Interview with Xavier Aldecoa, journalist specialized in Africa.

There’s another way of talking about Africa. For over a decade, journalist Xavier Aldecoa has been giving a voice to those who live in this continent covered by stereotypes, but also opportunities.

Is it difficult to sell (publish) good news about Africa?

There are a lot of good news in the continent, but it is always more difficult to get that point across. It seems to me that we have to tell about the war and the hunger, because these are facts and I think it would be a mistake to tend to sugar-coat things, but we can’t forget about the positive part, of the natural day to day which allows us to get to know traditions or a culture, which is fundamental if we want to explain the continent in an honest way.

In your reports there are always personal stories besides data and context. Is this your way to get readers to empathize more?

Yes, that is the key word: empathy. Too often we get stuck on the wound, on the traumatic aspect (a woman who has been raped or kidnapped by a child soldier) and what draws us in the closest are the human aspects that we all share. Sadness over the loss of somebody, the dream of a better life, missing another person or love for our children. All of those things, that happiness, that joy, that sadness, bring us closer to the other person, and in the end we see we are not all that different. It seems to me that this is a positive way not only of learning from others, but of getting to know ourselves.

Saved entries
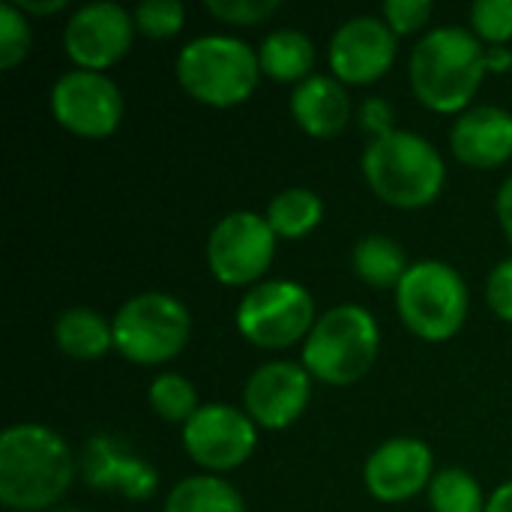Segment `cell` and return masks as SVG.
Here are the masks:
<instances>
[{
    "mask_svg": "<svg viewBox=\"0 0 512 512\" xmlns=\"http://www.w3.org/2000/svg\"><path fill=\"white\" fill-rule=\"evenodd\" d=\"M486 48L465 27H435L411 54V90L435 114H465L486 78Z\"/></svg>",
    "mask_w": 512,
    "mask_h": 512,
    "instance_id": "obj_2",
    "label": "cell"
},
{
    "mask_svg": "<svg viewBox=\"0 0 512 512\" xmlns=\"http://www.w3.org/2000/svg\"><path fill=\"white\" fill-rule=\"evenodd\" d=\"M135 30L147 39H171L186 24V6L180 0H144L132 12Z\"/></svg>",
    "mask_w": 512,
    "mask_h": 512,
    "instance_id": "obj_26",
    "label": "cell"
},
{
    "mask_svg": "<svg viewBox=\"0 0 512 512\" xmlns=\"http://www.w3.org/2000/svg\"><path fill=\"white\" fill-rule=\"evenodd\" d=\"M51 512H84V510H75V507H54Z\"/></svg>",
    "mask_w": 512,
    "mask_h": 512,
    "instance_id": "obj_37",
    "label": "cell"
},
{
    "mask_svg": "<svg viewBox=\"0 0 512 512\" xmlns=\"http://www.w3.org/2000/svg\"><path fill=\"white\" fill-rule=\"evenodd\" d=\"M75 480L66 438L42 423H18L0 435V504L12 512H51Z\"/></svg>",
    "mask_w": 512,
    "mask_h": 512,
    "instance_id": "obj_1",
    "label": "cell"
},
{
    "mask_svg": "<svg viewBox=\"0 0 512 512\" xmlns=\"http://www.w3.org/2000/svg\"><path fill=\"white\" fill-rule=\"evenodd\" d=\"M381 330L369 309L357 303L324 312L303 342L306 372L330 387L357 384L378 360Z\"/></svg>",
    "mask_w": 512,
    "mask_h": 512,
    "instance_id": "obj_5",
    "label": "cell"
},
{
    "mask_svg": "<svg viewBox=\"0 0 512 512\" xmlns=\"http://www.w3.org/2000/svg\"><path fill=\"white\" fill-rule=\"evenodd\" d=\"M471 30L480 42L504 48L512 39V0H477L471 6Z\"/></svg>",
    "mask_w": 512,
    "mask_h": 512,
    "instance_id": "obj_27",
    "label": "cell"
},
{
    "mask_svg": "<svg viewBox=\"0 0 512 512\" xmlns=\"http://www.w3.org/2000/svg\"><path fill=\"white\" fill-rule=\"evenodd\" d=\"M24 15L30 12V15H54V12H63L69 3L66 0H21V3H15Z\"/></svg>",
    "mask_w": 512,
    "mask_h": 512,
    "instance_id": "obj_34",
    "label": "cell"
},
{
    "mask_svg": "<svg viewBox=\"0 0 512 512\" xmlns=\"http://www.w3.org/2000/svg\"><path fill=\"white\" fill-rule=\"evenodd\" d=\"M399 54V36L387 27L384 18L375 15H357L345 21L327 48V60L333 69V78L342 84H375L381 81Z\"/></svg>",
    "mask_w": 512,
    "mask_h": 512,
    "instance_id": "obj_13",
    "label": "cell"
},
{
    "mask_svg": "<svg viewBox=\"0 0 512 512\" xmlns=\"http://www.w3.org/2000/svg\"><path fill=\"white\" fill-rule=\"evenodd\" d=\"M486 512H512V480L492 492V498L486 504Z\"/></svg>",
    "mask_w": 512,
    "mask_h": 512,
    "instance_id": "obj_36",
    "label": "cell"
},
{
    "mask_svg": "<svg viewBox=\"0 0 512 512\" xmlns=\"http://www.w3.org/2000/svg\"><path fill=\"white\" fill-rule=\"evenodd\" d=\"M321 219H324V201L306 186L279 192L267 207V222L279 240H303L321 225Z\"/></svg>",
    "mask_w": 512,
    "mask_h": 512,
    "instance_id": "obj_23",
    "label": "cell"
},
{
    "mask_svg": "<svg viewBox=\"0 0 512 512\" xmlns=\"http://www.w3.org/2000/svg\"><path fill=\"white\" fill-rule=\"evenodd\" d=\"M54 342L66 357L90 363V360H102L114 348V327L99 312L87 306H75L57 318Z\"/></svg>",
    "mask_w": 512,
    "mask_h": 512,
    "instance_id": "obj_20",
    "label": "cell"
},
{
    "mask_svg": "<svg viewBox=\"0 0 512 512\" xmlns=\"http://www.w3.org/2000/svg\"><path fill=\"white\" fill-rule=\"evenodd\" d=\"M81 474L90 489L120 492L129 501H147L159 489L156 468L132 453L123 441L99 435L90 438L81 453Z\"/></svg>",
    "mask_w": 512,
    "mask_h": 512,
    "instance_id": "obj_16",
    "label": "cell"
},
{
    "mask_svg": "<svg viewBox=\"0 0 512 512\" xmlns=\"http://www.w3.org/2000/svg\"><path fill=\"white\" fill-rule=\"evenodd\" d=\"M450 147L468 168L492 171L512 159V114L498 105H477L456 117Z\"/></svg>",
    "mask_w": 512,
    "mask_h": 512,
    "instance_id": "obj_17",
    "label": "cell"
},
{
    "mask_svg": "<svg viewBox=\"0 0 512 512\" xmlns=\"http://www.w3.org/2000/svg\"><path fill=\"white\" fill-rule=\"evenodd\" d=\"M486 69H489V72H510L512 69L510 48H486Z\"/></svg>",
    "mask_w": 512,
    "mask_h": 512,
    "instance_id": "obj_35",
    "label": "cell"
},
{
    "mask_svg": "<svg viewBox=\"0 0 512 512\" xmlns=\"http://www.w3.org/2000/svg\"><path fill=\"white\" fill-rule=\"evenodd\" d=\"M291 114L297 126L312 138H333L351 120V99L342 81L333 75H309L291 93Z\"/></svg>",
    "mask_w": 512,
    "mask_h": 512,
    "instance_id": "obj_18",
    "label": "cell"
},
{
    "mask_svg": "<svg viewBox=\"0 0 512 512\" xmlns=\"http://www.w3.org/2000/svg\"><path fill=\"white\" fill-rule=\"evenodd\" d=\"M351 264L369 288H399V282L411 270L405 249L387 234L363 237L351 252Z\"/></svg>",
    "mask_w": 512,
    "mask_h": 512,
    "instance_id": "obj_21",
    "label": "cell"
},
{
    "mask_svg": "<svg viewBox=\"0 0 512 512\" xmlns=\"http://www.w3.org/2000/svg\"><path fill=\"white\" fill-rule=\"evenodd\" d=\"M363 480L372 498L384 504H402L435 480V456L426 441L393 438L384 441L363 468Z\"/></svg>",
    "mask_w": 512,
    "mask_h": 512,
    "instance_id": "obj_15",
    "label": "cell"
},
{
    "mask_svg": "<svg viewBox=\"0 0 512 512\" xmlns=\"http://www.w3.org/2000/svg\"><path fill=\"white\" fill-rule=\"evenodd\" d=\"M360 165L369 189L384 204L399 210L429 207L447 183L441 153L423 135L405 129L372 138Z\"/></svg>",
    "mask_w": 512,
    "mask_h": 512,
    "instance_id": "obj_3",
    "label": "cell"
},
{
    "mask_svg": "<svg viewBox=\"0 0 512 512\" xmlns=\"http://www.w3.org/2000/svg\"><path fill=\"white\" fill-rule=\"evenodd\" d=\"M279 237L267 216L255 210H234L207 237V267L216 282L228 288L261 285L264 273L276 258Z\"/></svg>",
    "mask_w": 512,
    "mask_h": 512,
    "instance_id": "obj_9",
    "label": "cell"
},
{
    "mask_svg": "<svg viewBox=\"0 0 512 512\" xmlns=\"http://www.w3.org/2000/svg\"><path fill=\"white\" fill-rule=\"evenodd\" d=\"M51 114L78 138H108L123 120V93L105 72L72 69L51 87Z\"/></svg>",
    "mask_w": 512,
    "mask_h": 512,
    "instance_id": "obj_10",
    "label": "cell"
},
{
    "mask_svg": "<svg viewBox=\"0 0 512 512\" xmlns=\"http://www.w3.org/2000/svg\"><path fill=\"white\" fill-rule=\"evenodd\" d=\"M312 399V375L306 366L276 360L252 372L243 387V411L258 429L279 432L288 429L306 411Z\"/></svg>",
    "mask_w": 512,
    "mask_h": 512,
    "instance_id": "obj_14",
    "label": "cell"
},
{
    "mask_svg": "<svg viewBox=\"0 0 512 512\" xmlns=\"http://www.w3.org/2000/svg\"><path fill=\"white\" fill-rule=\"evenodd\" d=\"M429 504L432 512H486L489 498L483 495L474 474L462 468L438 471L429 486Z\"/></svg>",
    "mask_w": 512,
    "mask_h": 512,
    "instance_id": "obj_24",
    "label": "cell"
},
{
    "mask_svg": "<svg viewBox=\"0 0 512 512\" xmlns=\"http://www.w3.org/2000/svg\"><path fill=\"white\" fill-rule=\"evenodd\" d=\"M162 512H246L243 495L216 474H198L180 480L168 498Z\"/></svg>",
    "mask_w": 512,
    "mask_h": 512,
    "instance_id": "obj_22",
    "label": "cell"
},
{
    "mask_svg": "<svg viewBox=\"0 0 512 512\" xmlns=\"http://www.w3.org/2000/svg\"><path fill=\"white\" fill-rule=\"evenodd\" d=\"M486 303L495 312L498 321L512 324V258L495 264V270L486 279Z\"/></svg>",
    "mask_w": 512,
    "mask_h": 512,
    "instance_id": "obj_31",
    "label": "cell"
},
{
    "mask_svg": "<svg viewBox=\"0 0 512 512\" xmlns=\"http://www.w3.org/2000/svg\"><path fill=\"white\" fill-rule=\"evenodd\" d=\"M147 399H150V408L156 411V417H162L165 423H183L186 426L195 417V411L201 408L192 381L177 375V372L159 375L150 384Z\"/></svg>",
    "mask_w": 512,
    "mask_h": 512,
    "instance_id": "obj_25",
    "label": "cell"
},
{
    "mask_svg": "<svg viewBox=\"0 0 512 512\" xmlns=\"http://www.w3.org/2000/svg\"><path fill=\"white\" fill-rule=\"evenodd\" d=\"M429 18H432L429 0H387L384 3V21L396 36L417 33Z\"/></svg>",
    "mask_w": 512,
    "mask_h": 512,
    "instance_id": "obj_30",
    "label": "cell"
},
{
    "mask_svg": "<svg viewBox=\"0 0 512 512\" xmlns=\"http://www.w3.org/2000/svg\"><path fill=\"white\" fill-rule=\"evenodd\" d=\"M495 213H498L501 231L507 234V240L512 243V177L510 180H504V186L498 189V198H495Z\"/></svg>",
    "mask_w": 512,
    "mask_h": 512,
    "instance_id": "obj_33",
    "label": "cell"
},
{
    "mask_svg": "<svg viewBox=\"0 0 512 512\" xmlns=\"http://www.w3.org/2000/svg\"><path fill=\"white\" fill-rule=\"evenodd\" d=\"M315 300L309 288L291 279H270L249 288L237 306V330L264 351L297 345L315 327Z\"/></svg>",
    "mask_w": 512,
    "mask_h": 512,
    "instance_id": "obj_8",
    "label": "cell"
},
{
    "mask_svg": "<svg viewBox=\"0 0 512 512\" xmlns=\"http://www.w3.org/2000/svg\"><path fill=\"white\" fill-rule=\"evenodd\" d=\"M177 81L201 105H243L261 81L258 51L237 36L210 33L186 42L177 54Z\"/></svg>",
    "mask_w": 512,
    "mask_h": 512,
    "instance_id": "obj_4",
    "label": "cell"
},
{
    "mask_svg": "<svg viewBox=\"0 0 512 512\" xmlns=\"http://www.w3.org/2000/svg\"><path fill=\"white\" fill-rule=\"evenodd\" d=\"M114 351L135 366H162L183 354L192 336L189 309L159 291L126 300L114 321Z\"/></svg>",
    "mask_w": 512,
    "mask_h": 512,
    "instance_id": "obj_7",
    "label": "cell"
},
{
    "mask_svg": "<svg viewBox=\"0 0 512 512\" xmlns=\"http://www.w3.org/2000/svg\"><path fill=\"white\" fill-rule=\"evenodd\" d=\"M258 447V426L252 417L234 405L210 402L195 411V417L183 426V450L189 459L213 474L234 471Z\"/></svg>",
    "mask_w": 512,
    "mask_h": 512,
    "instance_id": "obj_11",
    "label": "cell"
},
{
    "mask_svg": "<svg viewBox=\"0 0 512 512\" xmlns=\"http://www.w3.org/2000/svg\"><path fill=\"white\" fill-rule=\"evenodd\" d=\"M30 51V24L15 3H0V69H15Z\"/></svg>",
    "mask_w": 512,
    "mask_h": 512,
    "instance_id": "obj_28",
    "label": "cell"
},
{
    "mask_svg": "<svg viewBox=\"0 0 512 512\" xmlns=\"http://www.w3.org/2000/svg\"><path fill=\"white\" fill-rule=\"evenodd\" d=\"M258 63L261 75L279 84H303L309 75H315V42L303 30H273L270 36H264L258 48Z\"/></svg>",
    "mask_w": 512,
    "mask_h": 512,
    "instance_id": "obj_19",
    "label": "cell"
},
{
    "mask_svg": "<svg viewBox=\"0 0 512 512\" xmlns=\"http://www.w3.org/2000/svg\"><path fill=\"white\" fill-rule=\"evenodd\" d=\"M204 9L225 24L255 27V24L273 18L282 9V3L279 0H207Z\"/></svg>",
    "mask_w": 512,
    "mask_h": 512,
    "instance_id": "obj_29",
    "label": "cell"
},
{
    "mask_svg": "<svg viewBox=\"0 0 512 512\" xmlns=\"http://www.w3.org/2000/svg\"><path fill=\"white\" fill-rule=\"evenodd\" d=\"M132 39L135 18L120 3L108 0H96L75 9L63 30L66 57L75 63V69L87 72H105L120 63L129 54Z\"/></svg>",
    "mask_w": 512,
    "mask_h": 512,
    "instance_id": "obj_12",
    "label": "cell"
},
{
    "mask_svg": "<svg viewBox=\"0 0 512 512\" xmlns=\"http://www.w3.org/2000/svg\"><path fill=\"white\" fill-rule=\"evenodd\" d=\"M471 309L468 285L444 261H417L396 288L402 324L423 342H450Z\"/></svg>",
    "mask_w": 512,
    "mask_h": 512,
    "instance_id": "obj_6",
    "label": "cell"
},
{
    "mask_svg": "<svg viewBox=\"0 0 512 512\" xmlns=\"http://www.w3.org/2000/svg\"><path fill=\"white\" fill-rule=\"evenodd\" d=\"M360 117H363V126H366L375 138H381V135L393 132V129H390L393 108H390L384 99H369V102L360 108Z\"/></svg>",
    "mask_w": 512,
    "mask_h": 512,
    "instance_id": "obj_32",
    "label": "cell"
}]
</instances>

◆ What is needed ◆
According to the interview with Xavier Aldecoa, how long has he been giving a voice to people who live in Africa?

◆ Answer to the problem ◆
For over a decade.